EXERCISE TEXT Start Marker

Health Care Costs & Public Higher Ed
In an op ed in the NY Times, Peter Orzag – former Obama OMB director – makes a point that others have also made. Public higher education nationally is squeezed indirectly by rising health care costs. When state legislatures are faced with rising costs of health care for their share of Medicaid (Medi-Cal in California), they tend to reduce public higher ed budgets to pay for those costs. Most likely, this effect is a reflection of the fact that unlike many other public programs, higher ed has a potential non-tax source of funding: tuition. In any event, some excerpts:
A Health Care Plan for Colleges
By PETER ORSZAG 9/18/10
Over the past few weeks, millions of parents sent their children off to college. But amid the packing and unpacking (and in some cases, the tears), most probably didn’t realize how increasing health care costs are harming their kids’ education.
Consider this: In 1980, a new associate professor at the University of Illinois at Urbana-Champaign, a leading public school, earned about the same amount as one at the University of Chicago, a nearby leading private school; ditto for the University of Texas at Austin and Rice University.
By 2000, new associate professors at the University of Illinois and the University of Texas were earning about 15 percent less than their counterparts at Chicago and Rice. And by this year, the differential had widened to 20 percent.
Money may not be the only thing motivating professors, but over time this growing salary gap will undoubtedly pull the talented ones away from public higher education — the colleges and universities that three-quarters of our students attend…
Governments’ general support for higher education 25 years ago was nearly 50 percent greater than state spending on Medicaid. That relationship has now flipped: Medicaid spending is about 50 percent greater than support for higher education. If higher education’s share of state budgets had remained constant instead of being crowded out by rising Medicaid costs, it would be getting some $30 billion more than it receives today, or more than $2,000 per student.
These Medicaid cost increases have closely tracked cost increases in the rest of the health care system over the past three decades. So the problem is not Medicaid per se; the fundamental problem is rising health care costs as a whole.
…(S)tates tend to rob education to pay for Medicaid during economic downturns. And when the economy recovers, the money for education usually doesn’t get restored. Today, as in other business cycles, states are cutting back. …(A)t least 43 states have made cuts to financing for public colleges and universities or have increased tuition.
Tuitions have risen significantly and now account for 37 percent of total public higher education budgets, up from 25 percent in 1985. Yet this has not been enough to offset state government cutbacks. That’s because, just 30 years ago, state appropriations generally accounted for about four times the revenue of tuition — so offsetting a 20 percent reduction in state support would require raising tuition by 80 percent. This is simply not politically feasible.
The result, as we’ve seen, is that public colleges haven’t been able to stay competitive with private universities… (E)vidence suggests that may already be happening. The U.S. News and World Report college rankings… provide some perspective. In the 1987 survey, there were eight public schools among the top 25; this year there were only three, and none in the top 20. In 1987, the top-ranked public university (the University of California at Berkeley) came in fifth. By 2010, Berkeley was still the top-rated of the public universities, but it had fallen to 22nd overall.
How can we reverse this trend? …(S)lowing the growth of health costs may be among the best things we can do to help the next generation attend a high-quality public college.

EXERCISE TEXT End Marker
DATA FOR REVIEW Start Marker

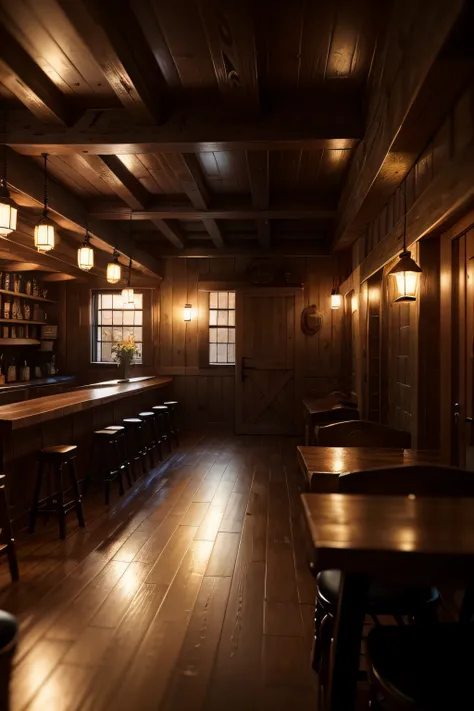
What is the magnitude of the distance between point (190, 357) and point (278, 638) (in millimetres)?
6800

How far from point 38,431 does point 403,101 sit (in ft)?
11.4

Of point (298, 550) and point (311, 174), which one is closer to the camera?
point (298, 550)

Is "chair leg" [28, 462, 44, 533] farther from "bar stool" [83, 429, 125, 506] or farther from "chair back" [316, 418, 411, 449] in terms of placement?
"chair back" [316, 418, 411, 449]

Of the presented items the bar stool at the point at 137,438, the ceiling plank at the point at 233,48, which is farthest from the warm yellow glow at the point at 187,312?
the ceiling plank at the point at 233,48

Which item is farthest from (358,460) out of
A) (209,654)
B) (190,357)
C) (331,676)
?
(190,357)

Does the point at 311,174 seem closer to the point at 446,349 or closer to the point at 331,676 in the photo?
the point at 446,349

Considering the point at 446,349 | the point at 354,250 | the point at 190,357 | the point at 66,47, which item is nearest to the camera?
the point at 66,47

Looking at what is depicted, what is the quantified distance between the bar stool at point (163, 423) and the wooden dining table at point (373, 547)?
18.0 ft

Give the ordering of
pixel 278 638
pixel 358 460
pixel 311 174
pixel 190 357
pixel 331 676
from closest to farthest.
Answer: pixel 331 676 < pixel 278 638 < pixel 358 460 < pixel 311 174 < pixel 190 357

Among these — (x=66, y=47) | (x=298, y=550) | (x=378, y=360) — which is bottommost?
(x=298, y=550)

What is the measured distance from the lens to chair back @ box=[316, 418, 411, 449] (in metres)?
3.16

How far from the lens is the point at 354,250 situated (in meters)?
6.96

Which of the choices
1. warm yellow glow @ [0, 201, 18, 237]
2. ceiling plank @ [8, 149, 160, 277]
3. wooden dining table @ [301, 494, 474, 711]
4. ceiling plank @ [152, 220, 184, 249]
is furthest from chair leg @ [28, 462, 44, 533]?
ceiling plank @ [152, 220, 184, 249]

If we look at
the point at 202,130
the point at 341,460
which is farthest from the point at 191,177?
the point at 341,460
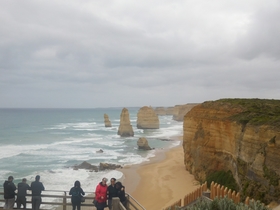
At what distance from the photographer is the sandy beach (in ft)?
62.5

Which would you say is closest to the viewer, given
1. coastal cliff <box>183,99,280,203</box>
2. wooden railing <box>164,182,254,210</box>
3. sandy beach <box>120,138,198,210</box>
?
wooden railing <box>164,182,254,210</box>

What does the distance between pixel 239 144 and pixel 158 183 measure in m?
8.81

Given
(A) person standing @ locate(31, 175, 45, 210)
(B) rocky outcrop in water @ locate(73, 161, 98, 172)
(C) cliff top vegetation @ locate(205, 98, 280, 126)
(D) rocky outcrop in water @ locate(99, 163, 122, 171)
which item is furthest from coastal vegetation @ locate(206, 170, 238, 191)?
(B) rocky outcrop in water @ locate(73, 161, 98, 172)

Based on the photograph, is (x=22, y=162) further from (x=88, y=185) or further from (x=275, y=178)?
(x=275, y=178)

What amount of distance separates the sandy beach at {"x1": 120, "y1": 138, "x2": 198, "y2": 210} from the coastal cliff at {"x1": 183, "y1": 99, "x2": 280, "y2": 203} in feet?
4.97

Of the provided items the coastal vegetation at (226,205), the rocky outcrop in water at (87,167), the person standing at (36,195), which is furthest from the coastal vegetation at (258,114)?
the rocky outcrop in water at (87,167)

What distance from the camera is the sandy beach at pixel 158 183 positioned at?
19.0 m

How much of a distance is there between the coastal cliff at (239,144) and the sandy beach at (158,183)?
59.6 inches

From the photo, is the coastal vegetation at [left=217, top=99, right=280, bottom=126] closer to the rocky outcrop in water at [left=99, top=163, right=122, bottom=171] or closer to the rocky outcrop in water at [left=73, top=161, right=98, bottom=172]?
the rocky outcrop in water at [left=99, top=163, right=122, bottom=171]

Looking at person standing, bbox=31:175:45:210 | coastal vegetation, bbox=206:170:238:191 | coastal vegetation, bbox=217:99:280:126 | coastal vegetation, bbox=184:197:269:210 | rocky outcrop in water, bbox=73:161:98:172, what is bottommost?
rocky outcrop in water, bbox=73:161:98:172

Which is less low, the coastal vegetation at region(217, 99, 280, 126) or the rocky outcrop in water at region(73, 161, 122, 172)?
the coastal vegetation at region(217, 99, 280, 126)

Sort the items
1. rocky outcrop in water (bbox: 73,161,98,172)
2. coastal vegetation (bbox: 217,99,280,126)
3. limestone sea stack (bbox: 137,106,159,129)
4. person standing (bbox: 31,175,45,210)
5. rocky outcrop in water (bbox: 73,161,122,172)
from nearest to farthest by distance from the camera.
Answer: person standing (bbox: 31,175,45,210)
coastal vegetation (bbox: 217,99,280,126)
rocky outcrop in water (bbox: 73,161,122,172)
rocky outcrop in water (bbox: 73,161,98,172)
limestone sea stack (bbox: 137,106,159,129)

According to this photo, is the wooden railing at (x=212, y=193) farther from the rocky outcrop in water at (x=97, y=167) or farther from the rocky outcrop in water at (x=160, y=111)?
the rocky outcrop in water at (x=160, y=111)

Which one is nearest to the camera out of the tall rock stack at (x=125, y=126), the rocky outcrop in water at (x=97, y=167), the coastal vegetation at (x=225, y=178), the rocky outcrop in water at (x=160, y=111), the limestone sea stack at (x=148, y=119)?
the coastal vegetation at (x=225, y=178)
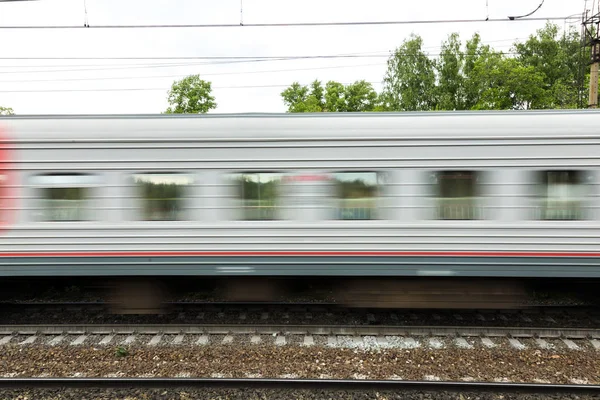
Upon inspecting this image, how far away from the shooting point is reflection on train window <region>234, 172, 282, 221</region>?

DATA FOR REVIEW End Marker
DATA FOR REVIEW Start Marker

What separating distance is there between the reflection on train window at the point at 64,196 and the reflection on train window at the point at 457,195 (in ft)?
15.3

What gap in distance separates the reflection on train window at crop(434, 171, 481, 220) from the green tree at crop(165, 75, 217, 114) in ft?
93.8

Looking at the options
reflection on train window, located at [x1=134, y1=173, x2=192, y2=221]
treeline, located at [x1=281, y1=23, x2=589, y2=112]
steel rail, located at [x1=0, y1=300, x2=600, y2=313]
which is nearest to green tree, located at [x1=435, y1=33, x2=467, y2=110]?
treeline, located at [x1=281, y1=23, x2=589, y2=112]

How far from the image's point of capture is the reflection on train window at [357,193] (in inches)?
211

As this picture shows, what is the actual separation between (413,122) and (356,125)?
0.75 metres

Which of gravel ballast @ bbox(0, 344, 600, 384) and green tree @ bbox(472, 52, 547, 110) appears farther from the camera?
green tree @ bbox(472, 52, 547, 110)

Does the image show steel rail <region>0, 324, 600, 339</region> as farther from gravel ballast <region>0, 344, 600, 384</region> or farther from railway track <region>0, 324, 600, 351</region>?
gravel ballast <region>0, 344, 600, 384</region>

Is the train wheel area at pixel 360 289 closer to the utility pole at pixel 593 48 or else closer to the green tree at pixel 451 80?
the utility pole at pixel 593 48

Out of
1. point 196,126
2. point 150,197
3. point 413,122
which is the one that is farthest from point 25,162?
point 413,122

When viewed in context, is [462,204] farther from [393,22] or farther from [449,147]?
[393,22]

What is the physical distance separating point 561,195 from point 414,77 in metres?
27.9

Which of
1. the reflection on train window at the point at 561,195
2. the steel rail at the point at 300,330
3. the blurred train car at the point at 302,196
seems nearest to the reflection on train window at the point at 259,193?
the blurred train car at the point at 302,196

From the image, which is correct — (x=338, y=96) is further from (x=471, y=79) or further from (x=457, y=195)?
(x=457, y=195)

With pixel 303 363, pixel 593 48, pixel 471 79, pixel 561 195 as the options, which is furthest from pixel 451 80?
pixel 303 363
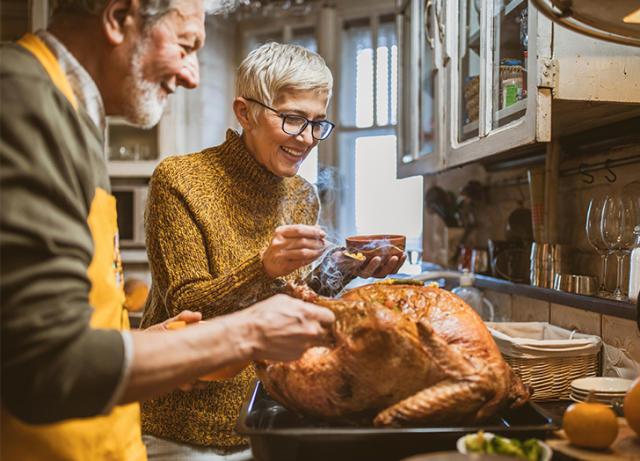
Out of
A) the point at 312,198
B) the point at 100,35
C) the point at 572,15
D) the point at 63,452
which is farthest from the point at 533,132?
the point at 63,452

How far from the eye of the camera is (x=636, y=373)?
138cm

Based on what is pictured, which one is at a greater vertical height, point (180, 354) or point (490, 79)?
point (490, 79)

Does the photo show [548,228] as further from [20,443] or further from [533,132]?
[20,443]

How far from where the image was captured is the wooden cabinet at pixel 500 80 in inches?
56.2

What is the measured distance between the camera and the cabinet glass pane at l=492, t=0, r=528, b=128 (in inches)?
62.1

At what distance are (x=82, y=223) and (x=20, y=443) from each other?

DATA FOR REVIEW End Marker
DATA FOR REVIEW Start Marker

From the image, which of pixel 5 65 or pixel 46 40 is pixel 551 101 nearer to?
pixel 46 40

DATA FOR REVIEW End Marker

◆ **YOUR GOAL**
Answer these questions using the text on health care costs and public higher education.
1. By this year, how much less did new associate professors at the University of Illinois and the University of Texas earn than their counterparts at Chicago and Rice?
2. What share of total public higher education budgets do tuitions now account for?
3. Where did Berkeley rank overall in 2010?

◆ **EXPECTED ANSWER**
1. 20 percent less.
2. 37 percent.
3. 22nd.